08-08-2017, 11:57
(07-08-2017, 06:38)wolfman napisał(a): wspomniany powyżej 13 hour tylko przelewa czarę goryczy twórczości tego reżysera. Wspaniałe najemne chopaki bronią dzielnie dachu przed zajęciem go przez setki uchodźców. Naturalnie wynik starcia 1 dzielny wojak z Usa za 100 biednych "terrorystów".
Dla mnie 13 godzin:Tajna misja w Benghazii to miła i nieoczekiwana niespodzianka w filmografii Bay'a, szczególnie po serii beznadziejnych Transformersów. W tym filmie reżyser, pomimo typowej dla tego gatunku powiewającej, amerykańskiej flagi, wyzbył się wszechobecnego patetyzmu, którego było coniemiara w "wojennej laurce", eastwoodowskim "Snajperze". Świetne nakręcone sceny walki oraz przejmująca więź między towarzyszami broni (a także kilka ironiczno zabawnych sytuacji) sprawiają, że 13 godzin to jedna z najlepszych, o ile nie najlepsza pozycja z filmografii Michaela Baya. Co chwilę wracam do tego filmu, bo w mojej ocenie to jeden z najlepszych, współczesnych filmów wojennych.
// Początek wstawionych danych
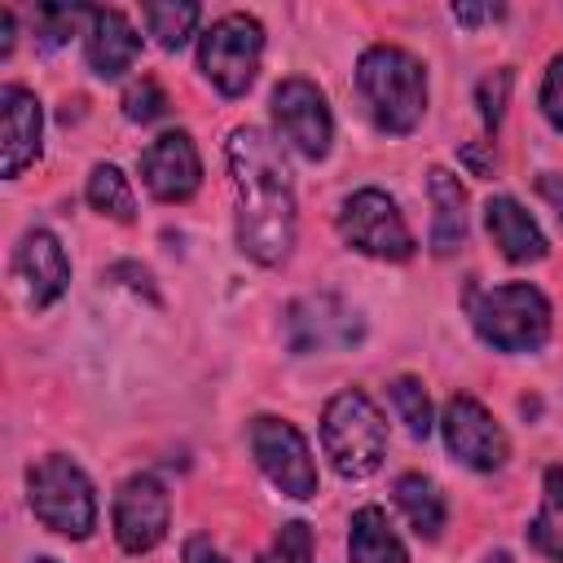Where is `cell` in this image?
Returning a JSON list of instances; mask_svg holds the SVG:
<instances>
[{
	"instance_id": "1f68e13d",
	"label": "cell",
	"mask_w": 563,
	"mask_h": 563,
	"mask_svg": "<svg viewBox=\"0 0 563 563\" xmlns=\"http://www.w3.org/2000/svg\"><path fill=\"white\" fill-rule=\"evenodd\" d=\"M501 9H471V4H453V18L457 22H484V18H497Z\"/></svg>"
},
{
	"instance_id": "f1b7e54d",
	"label": "cell",
	"mask_w": 563,
	"mask_h": 563,
	"mask_svg": "<svg viewBox=\"0 0 563 563\" xmlns=\"http://www.w3.org/2000/svg\"><path fill=\"white\" fill-rule=\"evenodd\" d=\"M541 114L563 132V53L550 57L545 79H541Z\"/></svg>"
},
{
	"instance_id": "d6a6232c",
	"label": "cell",
	"mask_w": 563,
	"mask_h": 563,
	"mask_svg": "<svg viewBox=\"0 0 563 563\" xmlns=\"http://www.w3.org/2000/svg\"><path fill=\"white\" fill-rule=\"evenodd\" d=\"M541 194H545V198L559 207V216H563V180H559V176H541Z\"/></svg>"
},
{
	"instance_id": "8fae6325",
	"label": "cell",
	"mask_w": 563,
	"mask_h": 563,
	"mask_svg": "<svg viewBox=\"0 0 563 563\" xmlns=\"http://www.w3.org/2000/svg\"><path fill=\"white\" fill-rule=\"evenodd\" d=\"M172 501L154 475H128L114 493V537L128 554H145L167 537Z\"/></svg>"
},
{
	"instance_id": "4dcf8cb0",
	"label": "cell",
	"mask_w": 563,
	"mask_h": 563,
	"mask_svg": "<svg viewBox=\"0 0 563 563\" xmlns=\"http://www.w3.org/2000/svg\"><path fill=\"white\" fill-rule=\"evenodd\" d=\"M13 53V9H0V57Z\"/></svg>"
},
{
	"instance_id": "5b68a950",
	"label": "cell",
	"mask_w": 563,
	"mask_h": 563,
	"mask_svg": "<svg viewBox=\"0 0 563 563\" xmlns=\"http://www.w3.org/2000/svg\"><path fill=\"white\" fill-rule=\"evenodd\" d=\"M26 497H31L35 519L70 541H84L97 528L92 484L66 453H48L26 471Z\"/></svg>"
},
{
	"instance_id": "3957f363",
	"label": "cell",
	"mask_w": 563,
	"mask_h": 563,
	"mask_svg": "<svg viewBox=\"0 0 563 563\" xmlns=\"http://www.w3.org/2000/svg\"><path fill=\"white\" fill-rule=\"evenodd\" d=\"M321 449H325L330 466L343 479H369L383 466L387 422L361 387H347V391L325 400V409H321Z\"/></svg>"
},
{
	"instance_id": "603a6c76",
	"label": "cell",
	"mask_w": 563,
	"mask_h": 563,
	"mask_svg": "<svg viewBox=\"0 0 563 563\" xmlns=\"http://www.w3.org/2000/svg\"><path fill=\"white\" fill-rule=\"evenodd\" d=\"M141 18H145L150 35H154L163 48H180V44L194 35L202 9H198L194 0H167V4H145Z\"/></svg>"
},
{
	"instance_id": "ffe728a7",
	"label": "cell",
	"mask_w": 563,
	"mask_h": 563,
	"mask_svg": "<svg viewBox=\"0 0 563 563\" xmlns=\"http://www.w3.org/2000/svg\"><path fill=\"white\" fill-rule=\"evenodd\" d=\"M396 506L405 510V519H409V528L418 537H427V541L440 537V528H444V497H440V488L427 475H400L396 479Z\"/></svg>"
},
{
	"instance_id": "4316f807",
	"label": "cell",
	"mask_w": 563,
	"mask_h": 563,
	"mask_svg": "<svg viewBox=\"0 0 563 563\" xmlns=\"http://www.w3.org/2000/svg\"><path fill=\"white\" fill-rule=\"evenodd\" d=\"M163 110H167V97H163V88H158L150 75H141V79L128 84V92H123V114H128L132 123H154Z\"/></svg>"
},
{
	"instance_id": "9a60e30c",
	"label": "cell",
	"mask_w": 563,
	"mask_h": 563,
	"mask_svg": "<svg viewBox=\"0 0 563 563\" xmlns=\"http://www.w3.org/2000/svg\"><path fill=\"white\" fill-rule=\"evenodd\" d=\"M40 128H44V114L35 92H26L22 84H9L0 92V172L4 176H22V167L35 163Z\"/></svg>"
},
{
	"instance_id": "f546056e",
	"label": "cell",
	"mask_w": 563,
	"mask_h": 563,
	"mask_svg": "<svg viewBox=\"0 0 563 563\" xmlns=\"http://www.w3.org/2000/svg\"><path fill=\"white\" fill-rule=\"evenodd\" d=\"M185 563H229L207 537H189V545H185Z\"/></svg>"
},
{
	"instance_id": "ba28073f",
	"label": "cell",
	"mask_w": 563,
	"mask_h": 563,
	"mask_svg": "<svg viewBox=\"0 0 563 563\" xmlns=\"http://www.w3.org/2000/svg\"><path fill=\"white\" fill-rule=\"evenodd\" d=\"M251 453L260 462V471L273 479V488H282L295 501H308L317 493V466L308 453V440L295 422L260 413L251 422Z\"/></svg>"
},
{
	"instance_id": "2e32d148",
	"label": "cell",
	"mask_w": 563,
	"mask_h": 563,
	"mask_svg": "<svg viewBox=\"0 0 563 563\" xmlns=\"http://www.w3.org/2000/svg\"><path fill=\"white\" fill-rule=\"evenodd\" d=\"M136 53H141V35H136V26L119 9H88L84 62L92 66V75L119 79L123 70H132Z\"/></svg>"
},
{
	"instance_id": "83f0119b",
	"label": "cell",
	"mask_w": 563,
	"mask_h": 563,
	"mask_svg": "<svg viewBox=\"0 0 563 563\" xmlns=\"http://www.w3.org/2000/svg\"><path fill=\"white\" fill-rule=\"evenodd\" d=\"M510 84H515V75H510L506 66L479 79V88H475V101H479V119H484V128H497V123H501V110H506Z\"/></svg>"
},
{
	"instance_id": "484cf974",
	"label": "cell",
	"mask_w": 563,
	"mask_h": 563,
	"mask_svg": "<svg viewBox=\"0 0 563 563\" xmlns=\"http://www.w3.org/2000/svg\"><path fill=\"white\" fill-rule=\"evenodd\" d=\"M79 18H88V9H79V4H40L35 9V40H40V48L66 44Z\"/></svg>"
},
{
	"instance_id": "9c48e42d",
	"label": "cell",
	"mask_w": 563,
	"mask_h": 563,
	"mask_svg": "<svg viewBox=\"0 0 563 563\" xmlns=\"http://www.w3.org/2000/svg\"><path fill=\"white\" fill-rule=\"evenodd\" d=\"M273 123H277V136L303 154V158H325L330 154V141H334V119H330V106H325V92L308 79H282L273 88Z\"/></svg>"
},
{
	"instance_id": "277c9868",
	"label": "cell",
	"mask_w": 563,
	"mask_h": 563,
	"mask_svg": "<svg viewBox=\"0 0 563 563\" xmlns=\"http://www.w3.org/2000/svg\"><path fill=\"white\" fill-rule=\"evenodd\" d=\"M471 325L497 352H537L550 339V303L528 282H506L471 295Z\"/></svg>"
},
{
	"instance_id": "52a82bcc",
	"label": "cell",
	"mask_w": 563,
	"mask_h": 563,
	"mask_svg": "<svg viewBox=\"0 0 563 563\" xmlns=\"http://www.w3.org/2000/svg\"><path fill=\"white\" fill-rule=\"evenodd\" d=\"M339 233L352 251L361 255H374V260H391V264H405L413 255V233L400 216V207L383 194V189H356L343 211H339Z\"/></svg>"
},
{
	"instance_id": "ac0fdd59",
	"label": "cell",
	"mask_w": 563,
	"mask_h": 563,
	"mask_svg": "<svg viewBox=\"0 0 563 563\" xmlns=\"http://www.w3.org/2000/svg\"><path fill=\"white\" fill-rule=\"evenodd\" d=\"M427 194H431V251L435 255H453L466 238V189L457 185L453 172L444 167H431L427 172Z\"/></svg>"
},
{
	"instance_id": "7c38bea8",
	"label": "cell",
	"mask_w": 563,
	"mask_h": 563,
	"mask_svg": "<svg viewBox=\"0 0 563 563\" xmlns=\"http://www.w3.org/2000/svg\"><path fill=\"white\" fill-rule=\"evenodd\" d=\"M141 180L158 202H189L202 185V158L189 132H163L141 154Z\"/></svg>"
},
{
	"instance_id": "30bf717a",
	"label": "cell",
	"mask_w": 563,
	"mask_h": 563,
	"mask_svg": "<svg viewBox=\"0 0 563 563\" xmlns=\"http://www.w3.org/2000/svg\"><path fill=\"white\" fill-rule=\"evenodd\" d=\"M440 435H444L449 453H453L462 466H471V471H501L506 457H510L506 431H501V427L493 422V413H488L475 396H466V391H457V396L444 400Z\"/></svg>"
},
{
	"instance_id": "d6986e66",
	"label": "cell",
	"mask_w": 563,
	"mask_h": 563,
	"mask_svg": "<svg viewBox=\"0 0 563 563\" xmlns=\"http://www.w3.org/2000/svg\"><path fill=\"white\" fill-rule=\"evenodd\" d=\"M347 554H352V563H409L405 541L396 537V528L387 523V515L378 506H361L352 515Z\"/></svg>"
},
{
	"instance_id": "cb8c5ba5",
	"label": "cell",
	"mask_w": 563,
	"mask_h": 563,
	"mask_svg": "<svg viewBox=\"0 0 563 563\" xmlns=\"http://www.w3.org/2000/svg\"><path fill=\"white\" fill-rule=\"evenodd\" d=\"M391 405H396V413H400V422L409 427L413 440L431 435V400H427V387L413 374H400L391 383Z\"/></svg>"
},
{
	"instance_id": "e0dca14e",
	"label": "cell",
	"mask_w": 563,
	"mask_h": 563,
	"mask_svg": "<svg viewBox=\"0 0 563 563\" xmlns=\"http://www.w3.org/2000/svg\"><path fill=\"white\" fill-rule=\"evenodd\" d=\"M484 229H488L493 246H497L510 264H537V260H545V251H550L541 224H537L510 194H497V198L484 202Z\"/></svg>"
},
{
	"instance_id": "6da1fadb",
	"label": "cell",
	"mask_w": 563,
	"mask_h": 563,
	"mask_svg": "<svg viewBox=\"0 0 563 563\" xmlns=\"http://www.w3.org/2000/svg\"><path fill=\"white\" fill-rule=\"evenodd\" d=\"M238 198V251L264 268L295 246V185L282 150L260 128H238L224 145Z\"/></svg>"
},
{
	"instance_id": "d4e9b609",
	"label": "cell",
	"mask_w": 563,
	"mask_h": 563,
	"mask_svg": "<svg viewBox=\"0 0 563 563\" xmlns=\"http://www.w3.org/2000/svg\"><path fill=\"white\" fill-rule=\"evenodd\" d=\"M260 563H312V528L303 519L282 523L273 545L260 554Z\"/></svg>"
},
{
	"instance_id": "5bb4252c",
	"label": "cell",
	"mask_w": 563,
	"mask_h": 563,
	"mask_svg": "<svg viewBox=\"0 0 563 563\" xmlns=\"http://www.w3.org/2000/svg\"><path fill=\"white\" fill-rule=\"evenodd\" d=\"M356 334H361L356 312L334 295H308V299L290 303V312H286V339L295 352L339 347V343H352Z\"/></svg>"
},
{
	"instance_id": "4fadbf2b",
	"label": "cell",
	"mask_w": 563,
	"mask_h": 563,
	"mask_svg": "<svg viewBox=\"0 0 563 563\" xmlns=\"http://www.w3.org/2000/svg\"><path fill=\"white\" fill-rule=\"evenodd\" d=\"M13 277L22 286L26 308H48L53 299H62L66 282H70V264L62 242L48 229H26L18 251H13Z\"/></svg>"
},
{
	"instance_id": "7a4b0ae2",
	"label": "cell",
	"mask_w": 563,
	"mask_h": 563,
	"mask_svg": "<svg viewBox=\"0 0 563 563\" xmlns=\"http://www.w3.org/2000/svg\"><path fill=\"white\" fill-rule=\"evenodd\" d=\"M356 92L369 110V119L391 132V136H405L422 123V110H427V75H422V62L396 44H374L361 53L356 62Z\"/></svg>"
},
{
	"instance_id": "44dd1931",
	"label": "cell",
	"mask_w": 563,
	"mask_h": 563,
	"mask_svg": "<svg viewBox=\"0 0 563 563\" xmlns=\"http://www.w3.org/2000/svg\"><path fill=\"white\" fill-rule=\"evenodd\" d=\"M532 545L545 554V559H559L563 563V466H550L545 479H541V510L532 519Z\"/></svg>"
},
{
	"instance_id": "8992f818",
	"label": "cell",
	"mask_w": 563,
	"mask_h": 563,
	"mask_svg": "<svg viewBox=\"0 0 563 563\" xmlns=\"http://www.w3.org/2000/svg\"><path fill=\"white\" fill-rule=\"evenodd\" d=\"M260 57H264V26L251 13H224L198 40V70L224 97H242L255 84Z\"/></svg>"
},
{
	"instance_id": "836d02e7",
	"label": "cell",
	"mask_w": 563,
	"mask_h": 563,
	"mask_svg": "<svg viewBox=\"0 0 563 563\" xmlns=\"http://www.w3.org/2000/svg\"><path fill=\"white\" fill-rule=\"evenodd\" d=\"M31 563H57V559H31Z\"/></svg>"
},
{
	"instance_id": "7402d4cb",
	"label": "cell",
	"mask_w": 563,
	"mask_h": 563,
	"mask_svg": "<svg viewBox=\"0 0 563 563\" xmlns=\"http://www.w3.org/2000/svg\"><path fill=\"white\" fill-rule=\"evenodd\" d=\"M88 202L101 211V216H110V220H132L136 216V202H132V185H128V176L114 167V163H97L92 172H88Z\"/></svg>"
}]
</instances>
Co do reszty filmografii Baya, to jedynie Bad Boys'i i Twierdza, zasługują na uznanie. Reszta to seria porażek i niedożeczności.
Ten, który walczy z potworami powinien zadbać, by sam nie stał się potworem. Gdy długo spoglądamy w otchłań, otchłań spogląda również w nas.